▶ _Your objective_
Lay out the entries below as a two-column CSV with the headers "text" and "answer", one row per entry. Put each value in one quoted field with its line breaks turned into spaces, and leave the pictures out.

Data items:
- - -
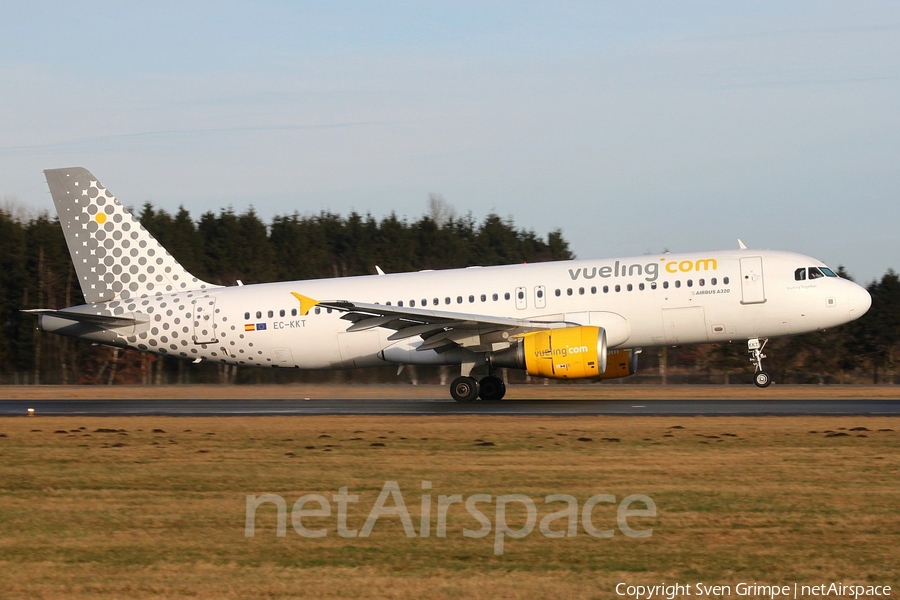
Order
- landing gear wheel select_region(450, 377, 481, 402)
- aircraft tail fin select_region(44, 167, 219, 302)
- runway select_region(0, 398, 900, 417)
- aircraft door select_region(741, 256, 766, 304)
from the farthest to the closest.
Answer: aircraft tail fin select_region(44, 167, 219, 302) < landing gear wheel select_region(450, 377, 481, 402) < aircraft door select_region(741, 256, 766, 304) < runway select_region(0, 398, 900, 417)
- - -
▶ _Task answer_
text,answer
"Order - landing gear wheel select_region(450, 377, 481, 402) - aircraft tail fin select_region(44, 167, 219, 302) - runway select_region(0, 398, 900, 417) - aircraft door select_region(741, 256, 766, 304) from the farthest to the closest. Answer:","aircraft tail fin select_region(44, 167, 219, 302) < landing gear wheel select_region(450, 377, 481, 402) < aircraft door select_region(741, 256, 766, 304) < runway select_region(0, 398, 900, 417)"